Veronika Kramschuster und Edona Kuqanaj, ebenfalls Wahlhelferinnen an diesem Vormittag, dürfen am Sonntag nicht abstimmen. Sie sind noch keine 18. Das bedauern sie sehr, denn sie würden wirklich gern zur Wahl gehen. "Wir wollen, dass das Wahlalter auf 16 Jahre gesenkt wird! Denn es wäre der richtige Ansatz, auch Jüngeren die Chance zu geben, an dem, was sie bisher nur im Fernsehen gesehen haben, richtig teilzunehmen", sagen Edona und Veronika. Man möge der Jugend bitte vertrauen. "Wir sind schließlich im Sozialkundeunterricht sehr gut über die Parteien und das Wahlsystem aufgeklärt worden." Wenn sie wählen dürften, "wüsste ich zwei Parteien, zwischen denen ich mich entscheiden müsste", erzählt Edona.
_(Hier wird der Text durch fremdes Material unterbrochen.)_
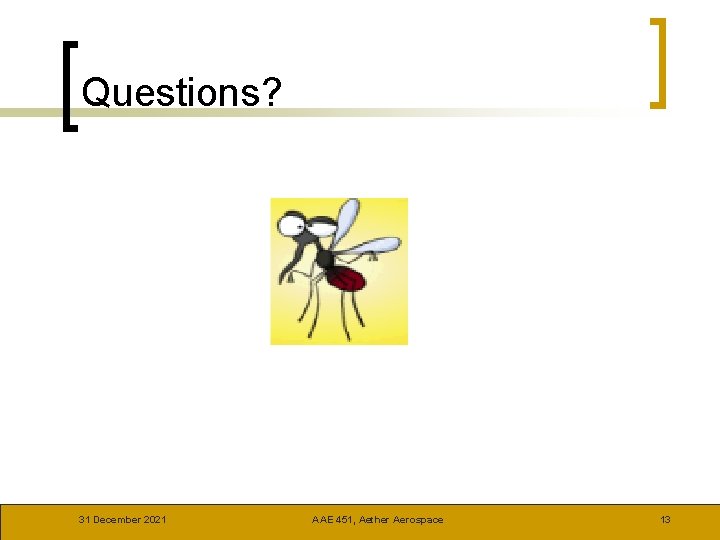 Questions?

31 December 2021

AAE 451, Aether Aerospace

13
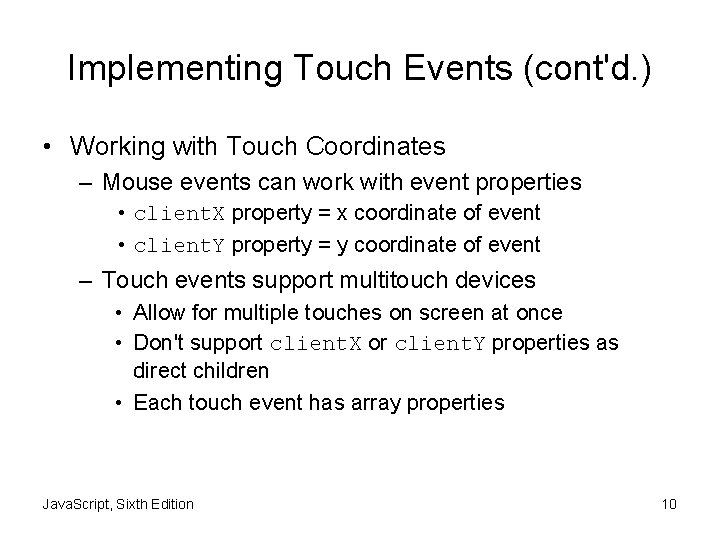 Implementing Touch Events (cont'd.)

• Working with Touch Coordinates
  – Mouse events can work with event properties
    • clientX property = x coordinate of event
    • clientY property = y coordinate of event
  – Touch events support multitouch devices
    • Allow for multiple touches on screen at once
    • Don't support clientX or clientY properties as direct children
    • Each touch event has array properties

JavaScript, Sixth Edition

10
Bei ihrer Klassenkameradin ist es ähnlich. Den Wahlkampf fanden sie insgesamt "eher langweilig". Provozierende Plakate "sind nicht sehr angenehm", sagt Veronika, nennt aber keinen Namen. Auch hier wahren die Wahlhelferinnen strikte Neutralität.

Kurz vor 11 Uhr steht fest, wie die 252 Katherl-Schüler gewählt haben. Vor der Bundestagswahl dürfen die Resultate aber noch nicht an die Medien gehen - eine Auflage der "Juniorwahl". Eine Beeinflussung der Wähler auf jeden Fall vermeiden! Erber wird die Zahlen am Sonntag nach 18 Uhr den Projektleitern schicken. Und dann dem DK.

Eines sei aber schon verraten: Mit erkennbarer Neugier inspiziert Rudolf Schweiger die Zahl der Stimmen für die AfD im Katherl. Das Ergebnis: kein Schweißausbruch. Er bleibt gelassen wie immer.